No antigo ultramar português, as guerras interiores em África duraram mais tempo do que a resistência militar portuguesa. Esta destruição, alimentada por um comércio de armas ligeiras que apenas países ricos, e identificados, fabricam, não contribui para que o sonhado desenvolvimento, participante da teatralizada sociedade do consumo do Norte rico, alargou consideravelmente a área da geografia da fome. Digamos que a privatização da guerra, a legalização dos “cães de guerra”, daquela época de transição, partilha a destruição de bens e recursos financeiros que seriam suficientes para responder à dimensão da crise que caracteriza a geografia da fome. Escrevi, e repito, que a teologia de mercado global não inclui limitações dos objetivos económicos dessas empresas em relação ao Estado sede da instituição, não inspira que o civismo venha antes do objetivo do lucro, a paz não é provavelmente a notícia mais desejada pelos gestores, a corrupção insinua-se eventualmente na metodologia, o seu controlo político, militar, ou jurisdicional, tende para a debilitação ou para a inexistência. Continuando a ter por referência a fronteira da geografia da fome, estas questões são hoje encaradas, não em função da ideologia plena de esperança de Bandung, mas em função do fenómeno da globalização.
Uma avaliação da relação entre vantagens e desvantagens dessa nova realidade é indispensável para moderar o balanço de cada efeito negativo. Lembraria as notas fundamentais de Michael T. Snart (in Introducing Global Issues, Lynne Rienner Publishers, Londres, 2002) que enumera as seguintes vantagens: reduz o poder dos governos autoritários, oferece maior gama de escolhas aos consumidores, alarga a exposição a culturas diferentes; quanto às desvantagens, sublinha as interferências externas não desejadas, alarga a distância entre ricos e pobres, abre caminho a um imperialismo cultural. Posta esta salvaguarda a favor da imparcialidade de avaliações, o tema da geografia da pobreza exige atenção aos efeitos negativos.
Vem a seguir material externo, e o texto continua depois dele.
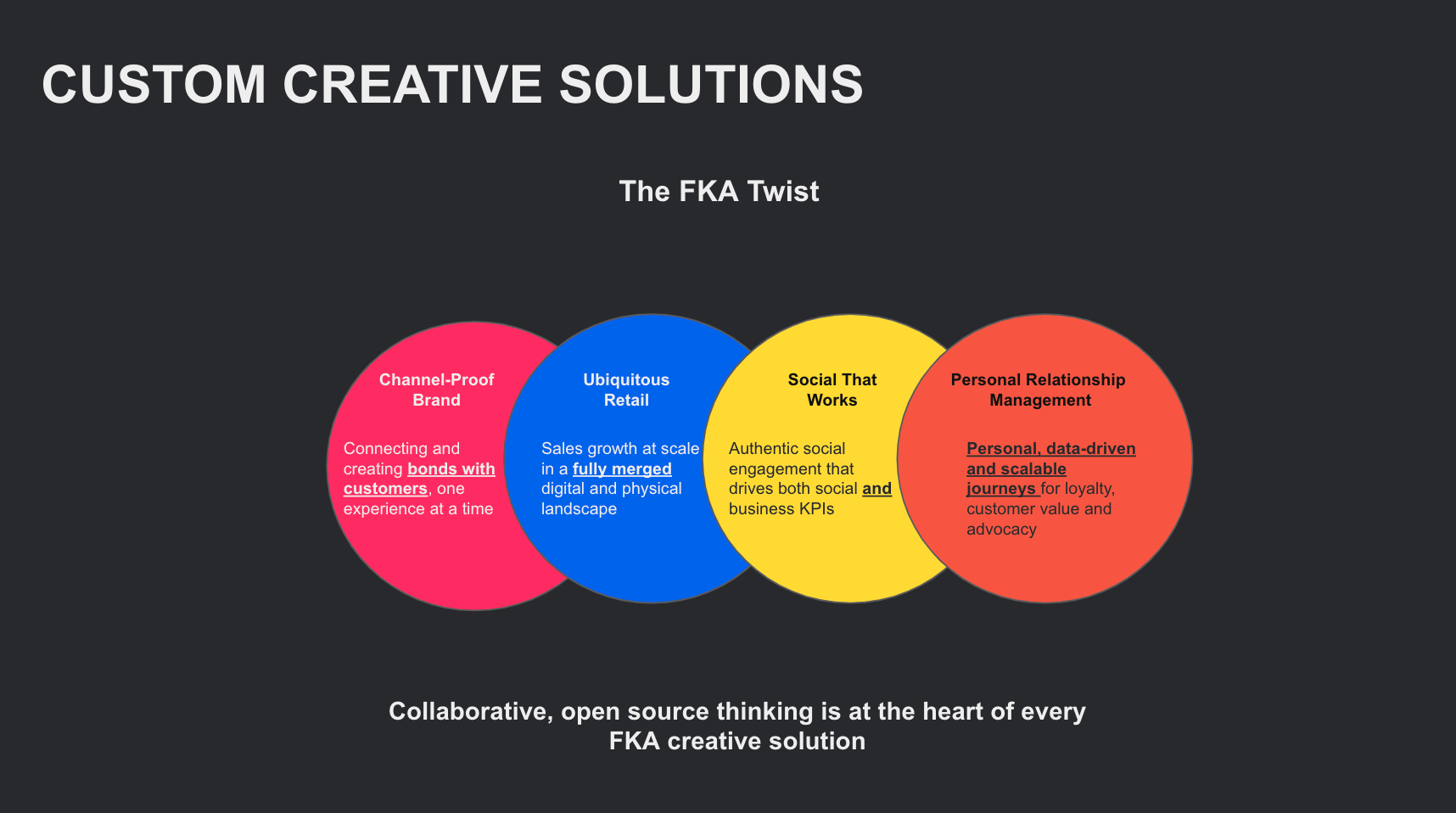 CUSTOM CREATIVE SOLUTIONS

The FKA Twist

Channel-Proof Brand

Connecting and creating bonds with customers, one experience at a time

Ubiquitous Retail

Sales growth at scale in a fully merged digital and physical landscape

Social That Works

Authentic social engagement that drives both social and business KPIs

Personal Relationship Management

Personal, data-driven and scalable journeys for loyalty, customer value and advocacy

Collaborative, open source thinking is at the heart of every FKA creative solution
Em primeiro lugar, em vez de definir a pobreza pelo critério estatístico do rendimento expresso em moeda, parecem mais expressivas, sem poderem entender-se exaustivas, as referências existenciais de Don Reeves: pobreza é a falta de leite de mães por falta de alimentação, ou crianças excessivamente esfomeadas para conseguirem estar com atenção na escola; pobreza é viver abrigado sob um pedaço de plástico em Calcutá, abrigado sob o beiral de uma casa durante uma tempestade em São Paulo, ou sem casa emWashington DC; pobreza é ver o filho morrer por falta de vacinação que custaria uns cêntimos ou por nunca ter sido visto por um médico; pobreza é uma petição de emprego que o próprio não sabe ler, um infeliz professor numa escola degradada, ou não haver qualquer escola; pobreza é sentir-se impotente – sem dignidade ou esperança.